LASST project receives $2.5 million from DOE to improve technology in power plants
A University of Maine research project focused on improving sensor technologies in coal-based power plants has received a $2.5 million grant from the National Energy Technology Laboratory (NETL) through the Department of Energy’s Office of Fossil Energy.
The UMaine project, “Technology Maturation of Wireless Harsh-Environment Sensors for Improved Condition-Based Monitoring,” led by Mauricio Pereira da Cunha, professor of electrical and computer engineering, and Robert Lad, professor of physics, is one of nine projects funded by NETL as part of the Advanced Combustion Systems (ACS) Program.
The goal of the program is to develop new advanced sensor instrumentation that can provide improved condition based maintenance in existing coal power plants, thus serving to reliably reduce the costs of operation and maintenance, increase efficiency and safety, and significantly reduce the pollutant emissions, according to the DOE.
UMaine’s research, led by faculty, staff and students in the Laboratory for Surface Science and Technology (LASST), is based on wireless, battery-free surface acoustic wave sensor devices that allow measurements of temperature, as well as stress and strain, on equipment operating under harsh environments at very high temperatures (near to 1000 C/1800 F).
The technology aims to monitor temperature and equipment degradation at both the fire-side and steam-side of boilers and other critical components.
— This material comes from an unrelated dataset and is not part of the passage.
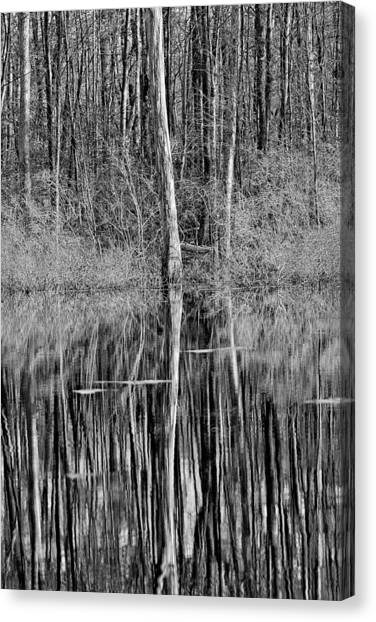 Reflections Of A Swamp Canvas Print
The work carried out under this DOE funding will focus on technology transfer and development of new materials and packaging for wireless harsh-environment sensors applications in coal-fired power plants.
“The selection of this project as one of only nine funded nationally under the given Department of Energy program is a clear endorsement of the innovative research led by Dr. Pereira da Cunha and Dr. Lad in developing cost-effective technologies to enhance operations of existing coal power plants,” said Kody Varahramyan, vice president for research and dean of the Graduate School.